Results: A decrease in GTV, from first to last fraction, was noted for 6 of 10 (60%) patients with a mean absolute decrease of 0.53 cm3 (0.27-1.96 cm3) and a relative decrease of 26% (23-40%). An increase was noted for 1 patient of 0.23 cm3 (22%). HU values for both the PTV-GTV and target structures remained relatively constant for each patient when comparing first and last fraction. The mean change in GTV HU was -3.6 ± 23.3 HU while the mean change in PTV-GTV HU was 9.8 ± 15.8 HU.

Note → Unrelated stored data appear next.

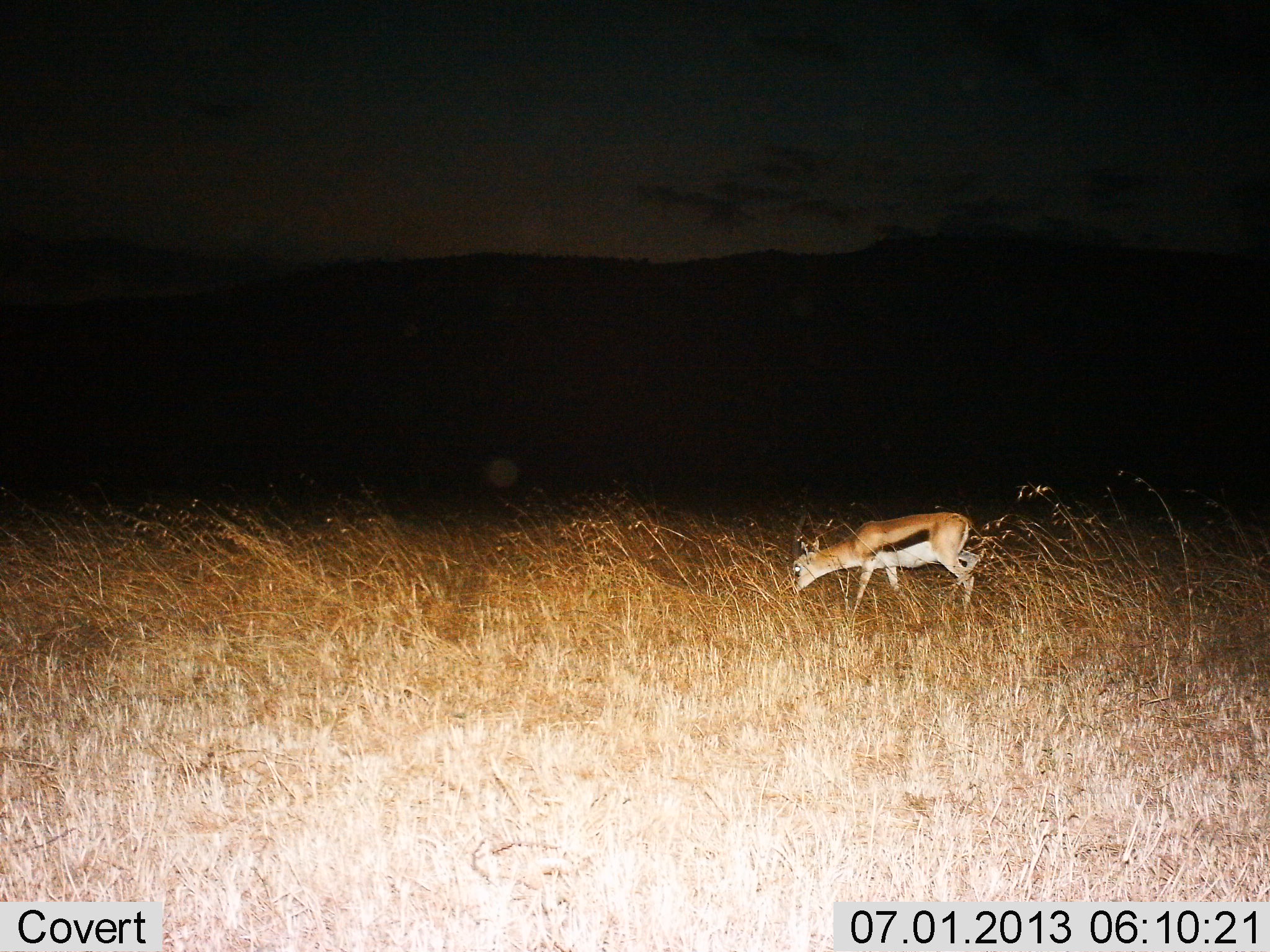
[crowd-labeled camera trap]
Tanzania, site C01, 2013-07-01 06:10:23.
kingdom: Animalia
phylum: Chordata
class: Mammalia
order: Artiodactyla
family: Bovidae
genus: Eudorcas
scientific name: Eudorcas thomsonii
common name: thomson's gazelle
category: gazellethomsons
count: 1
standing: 7%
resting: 0%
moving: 26%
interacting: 0%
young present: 0%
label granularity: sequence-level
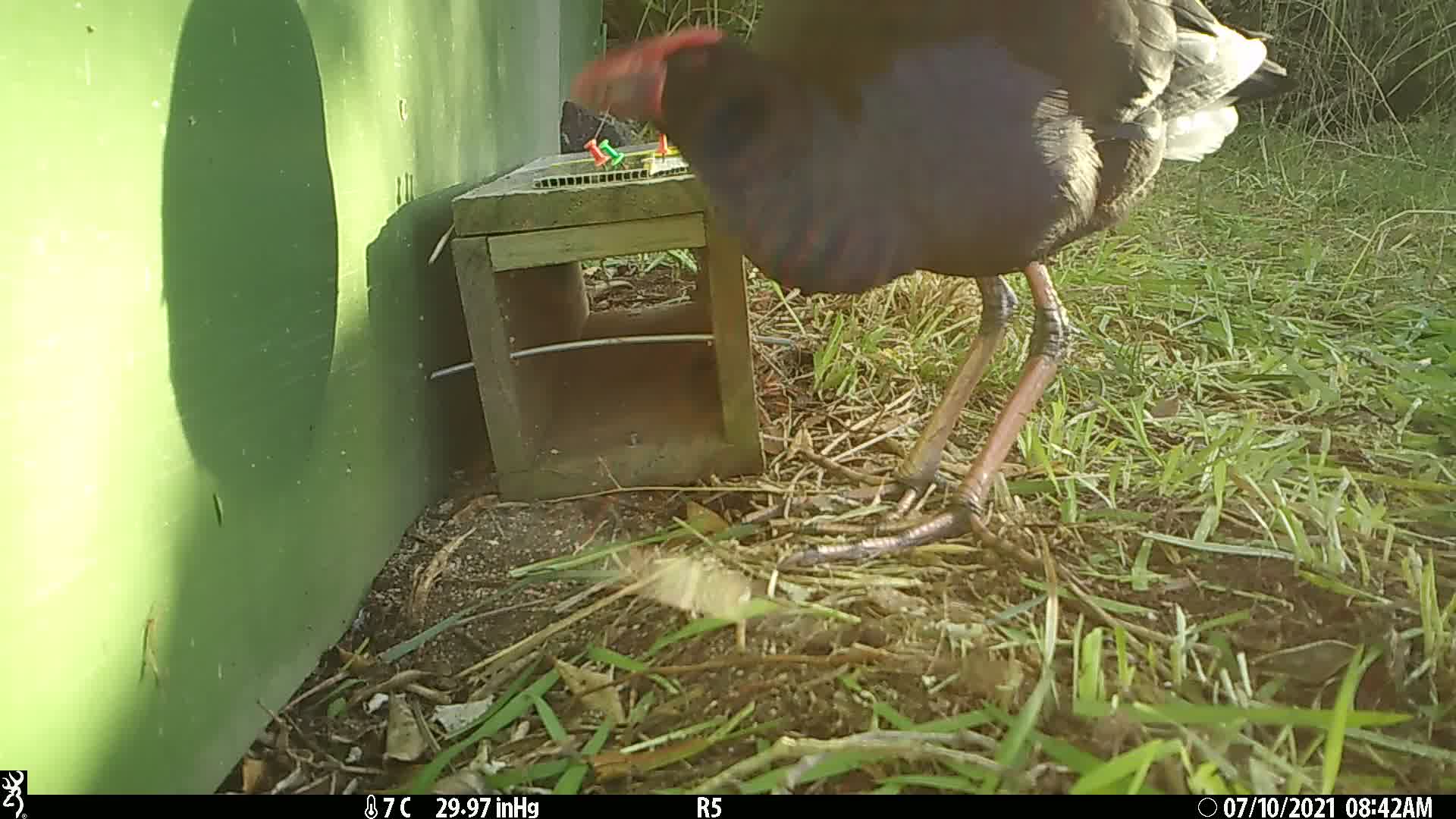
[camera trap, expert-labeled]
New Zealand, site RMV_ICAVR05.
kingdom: Animalia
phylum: Chordata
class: Aves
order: Gruiformes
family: Rallidae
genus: Porphyrio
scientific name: Porphyrio melanotus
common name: australasian swamphen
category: pukeko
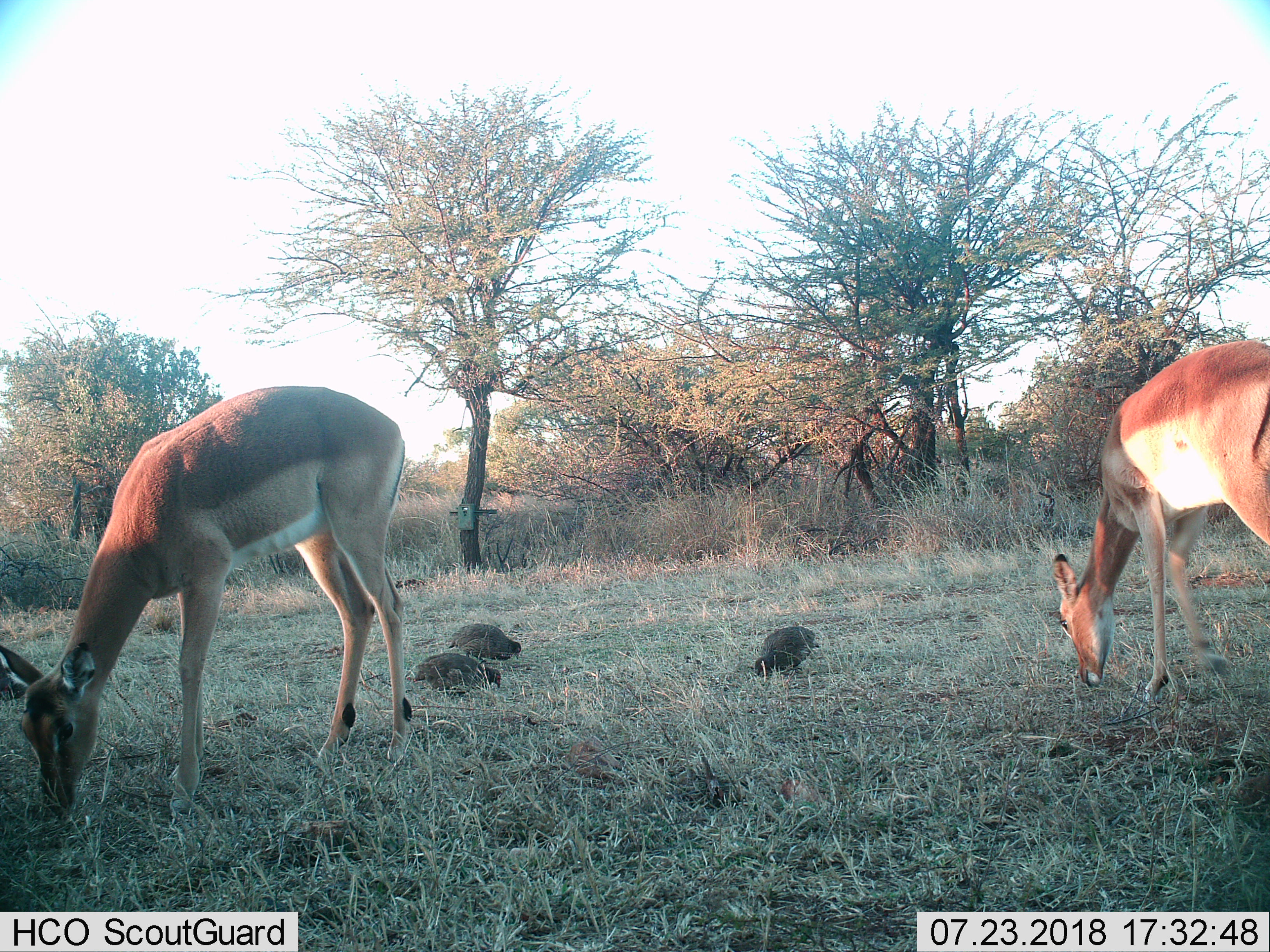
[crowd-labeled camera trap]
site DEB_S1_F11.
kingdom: Animalia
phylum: Chordata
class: Aves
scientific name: Aves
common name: bird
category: birdother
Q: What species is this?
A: Birdother (bird) (Aves).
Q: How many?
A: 3.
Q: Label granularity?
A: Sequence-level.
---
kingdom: Animalia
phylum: Chordata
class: Mammalia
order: Artiodactyla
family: Bovidae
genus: Aepyceros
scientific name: Aepyceros melampus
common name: impala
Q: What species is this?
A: Impala (Aepyceros melampus).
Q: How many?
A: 2.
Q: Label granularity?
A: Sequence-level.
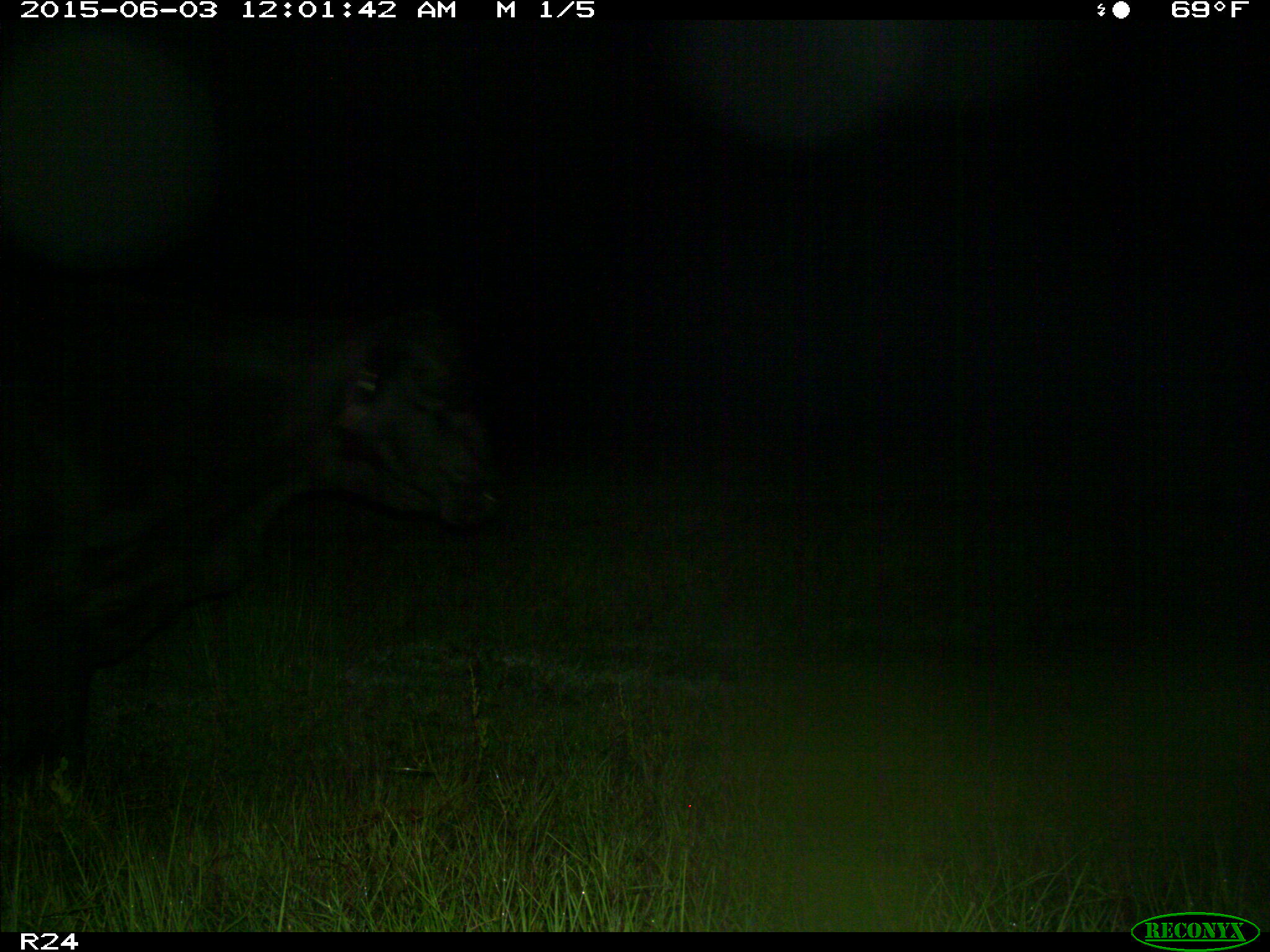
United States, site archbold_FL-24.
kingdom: Animalia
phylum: Chordata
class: Mammalia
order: Artiodactyla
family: Bovidae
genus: Bos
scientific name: Bos taurus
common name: domestic cow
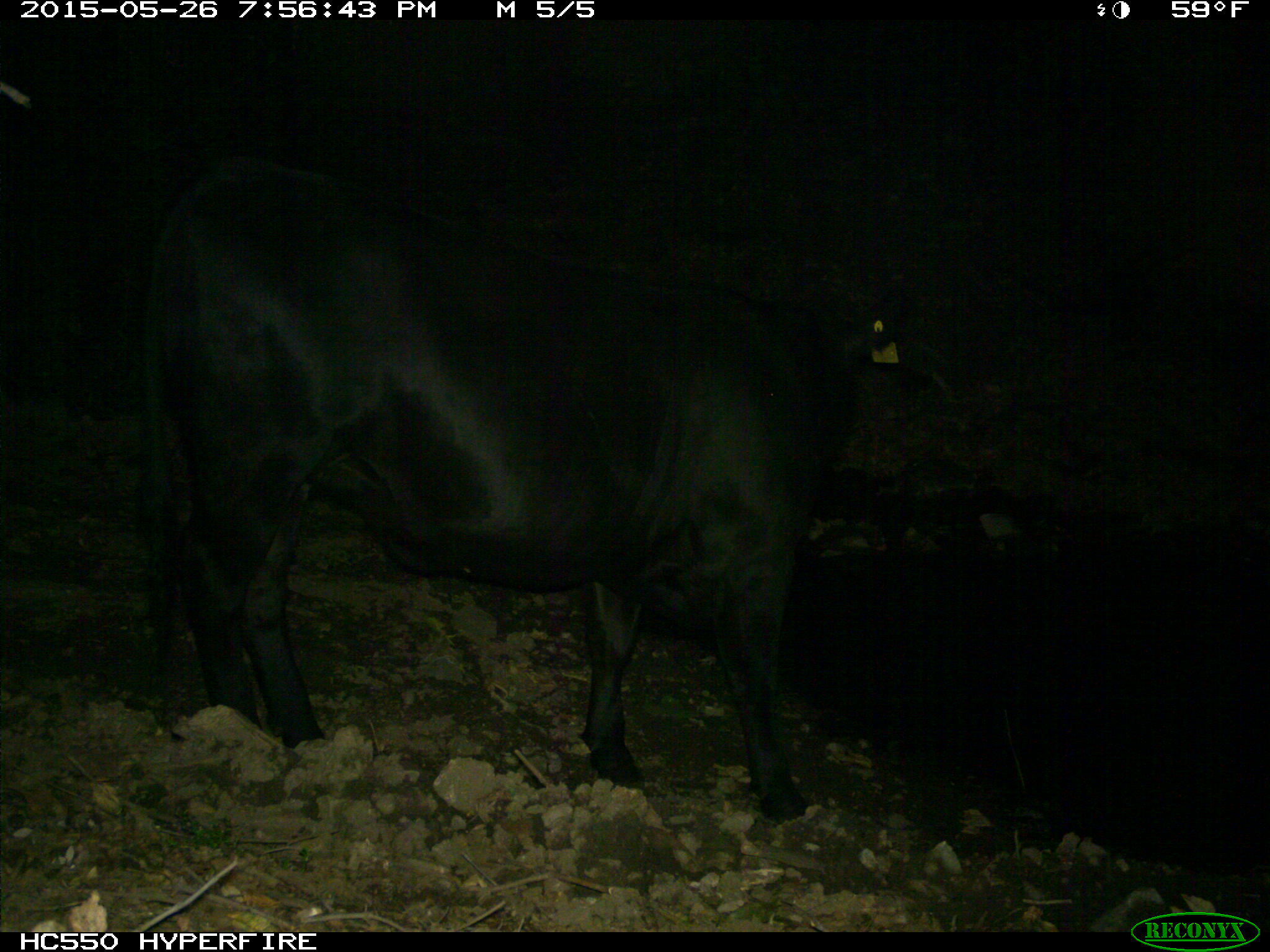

Conclusion: In this study, we observed a change in GTV volume of 22-40% for 7 of the 10 patients examined during the course of SBRT. We have previously shown an increase in registration variability over the course of an SBRT treatment course. Relative changes in target and/or surrounding lung parenchyma may contribute to this increase in pre-treatment registration uncertainty. Examination of a larger sample size is now underway to further validate our results.

Author Disclosure: J. Hyder: None. J.W. Burmeister: Research Grant; NIH. Board Member; SDAMPP. Chair, Radiation Oncology Physics Exam Committee; American Board of Radiology. P.A. Paximadis: None.